• **YOUR TASK**
Pull every line that holds the word "site" from the entries.

**** AVAILABLE DATA ****

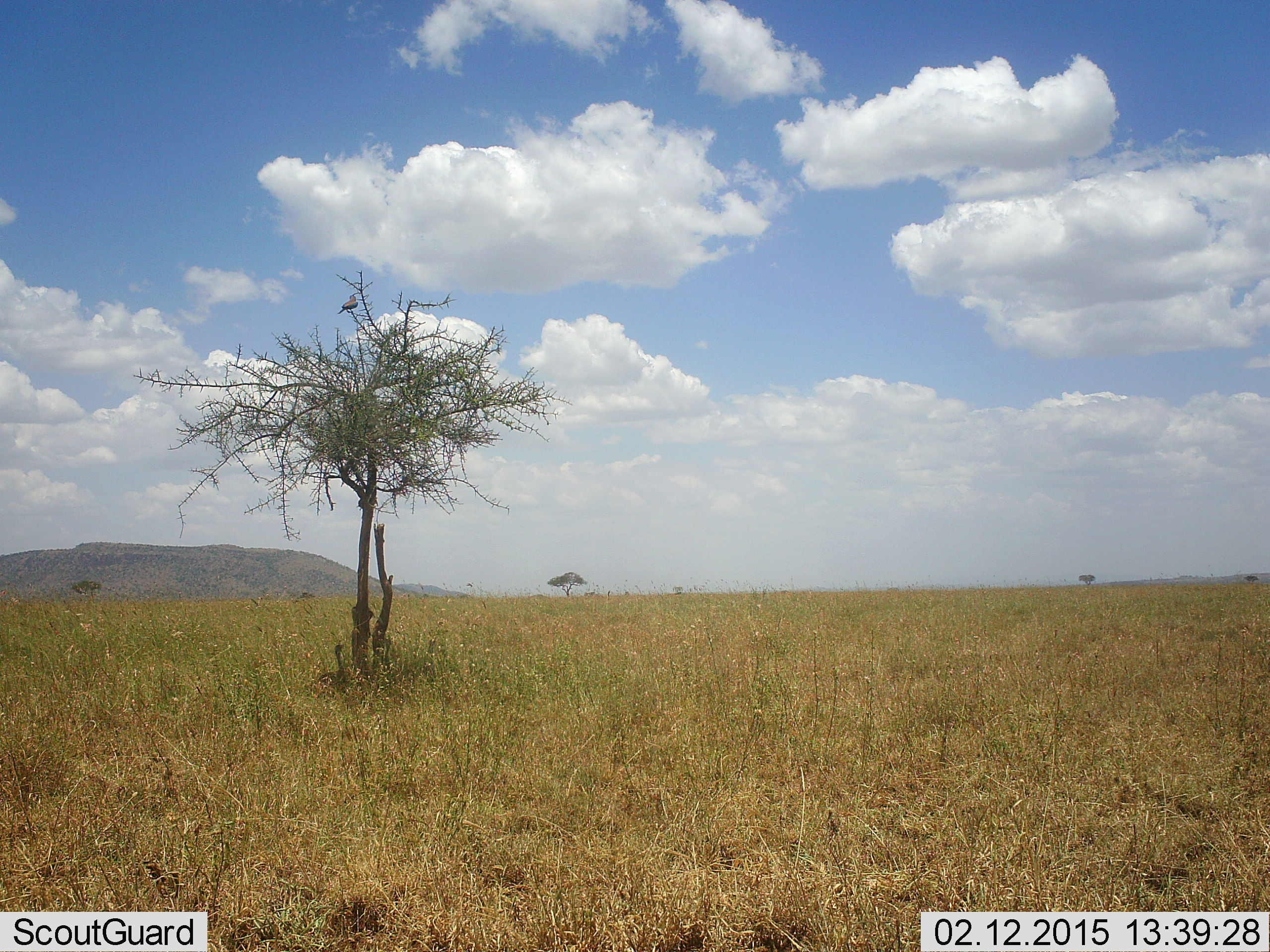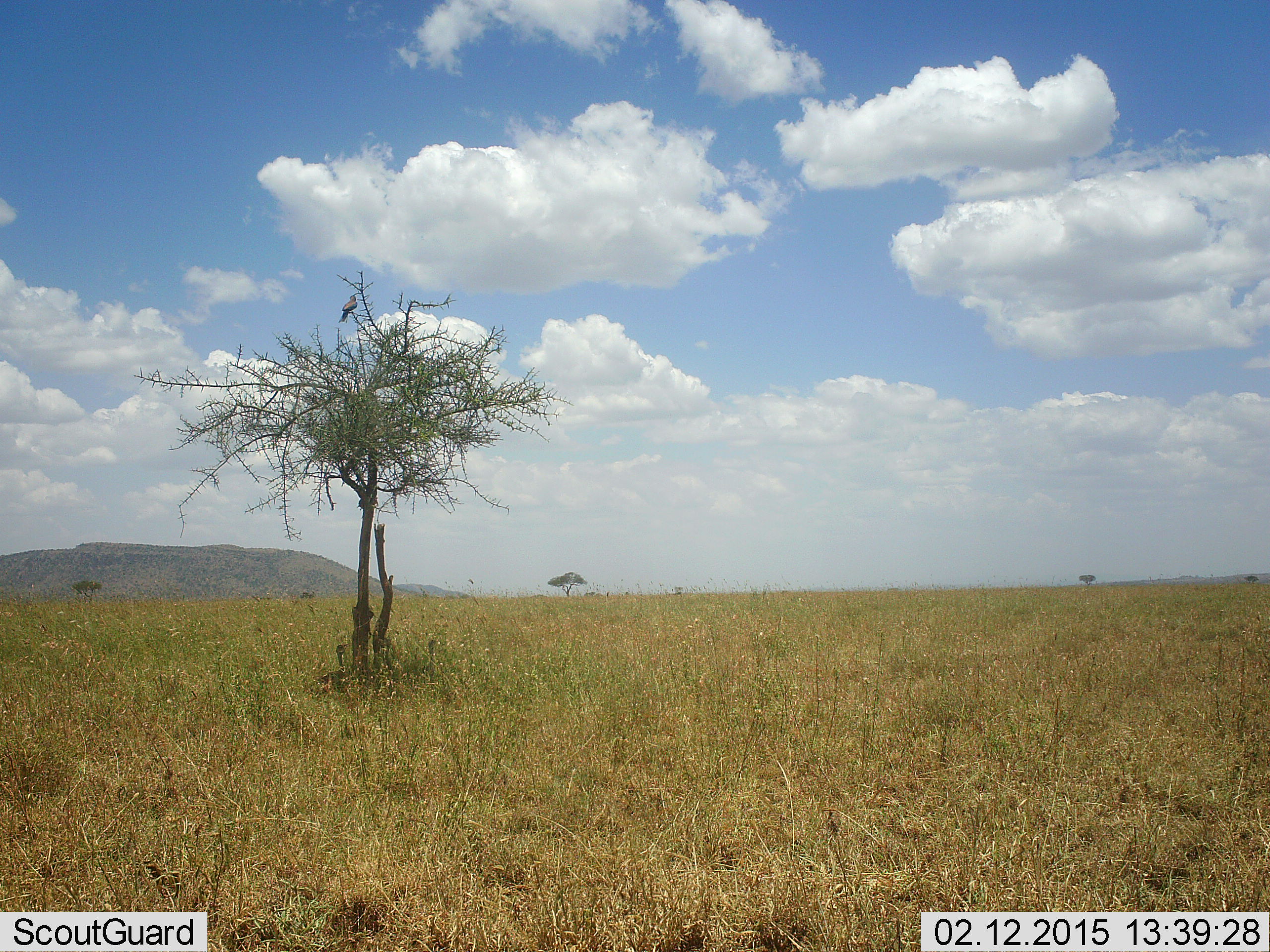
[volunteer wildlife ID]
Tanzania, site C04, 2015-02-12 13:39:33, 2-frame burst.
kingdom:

****
**** AVAILABLE DATA ****

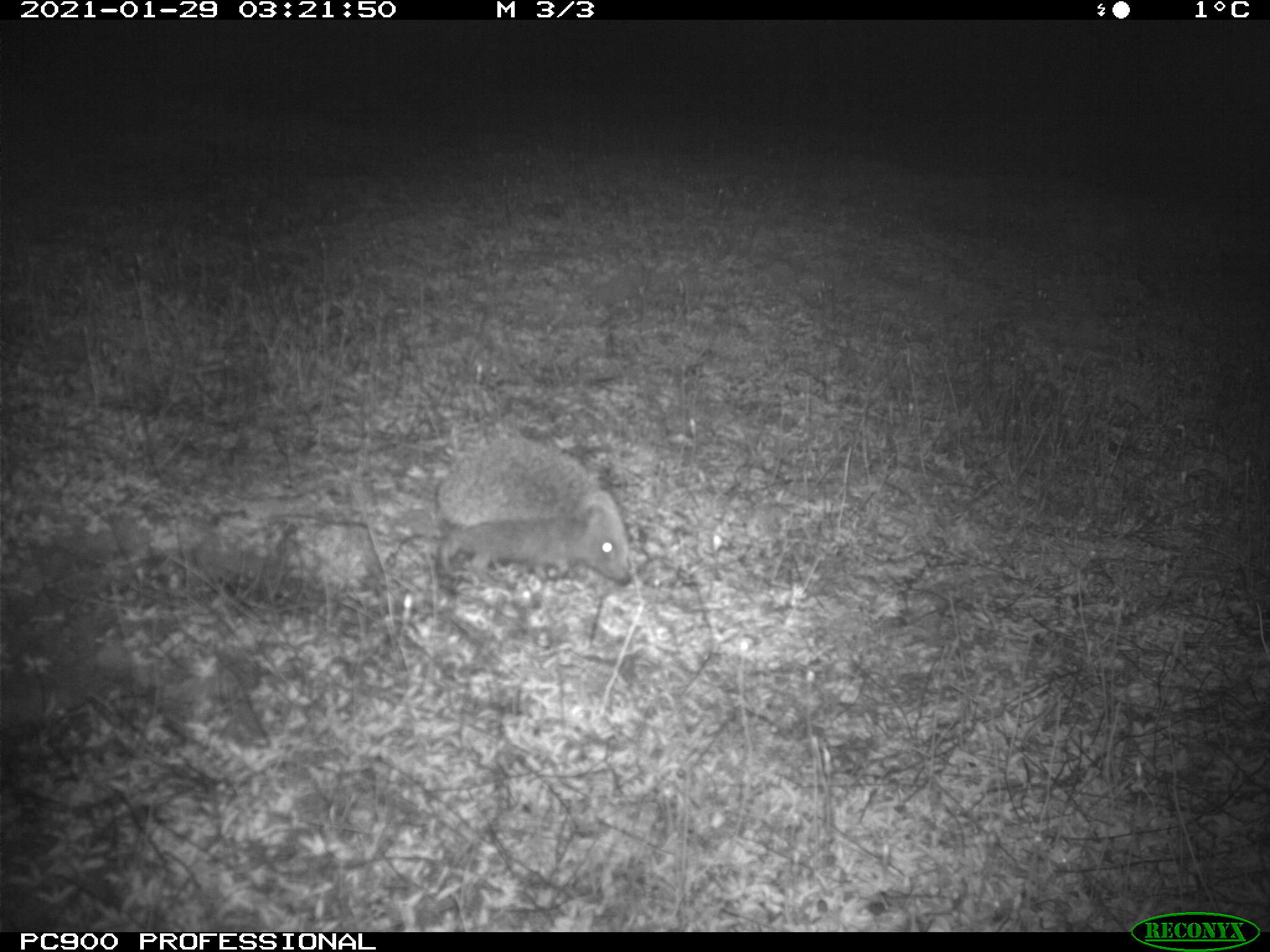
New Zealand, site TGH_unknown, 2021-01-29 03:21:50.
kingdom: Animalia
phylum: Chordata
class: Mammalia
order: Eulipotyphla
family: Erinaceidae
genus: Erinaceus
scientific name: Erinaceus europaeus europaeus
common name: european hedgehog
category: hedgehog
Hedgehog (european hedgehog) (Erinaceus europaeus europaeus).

****

• **SOLVED EXERCISE**
Tanzania, site C04, 2015-02-12 13:39:33, 2-frame burst.
New Zealand, site TGH_unknown, 2021-01-29 03:21:50.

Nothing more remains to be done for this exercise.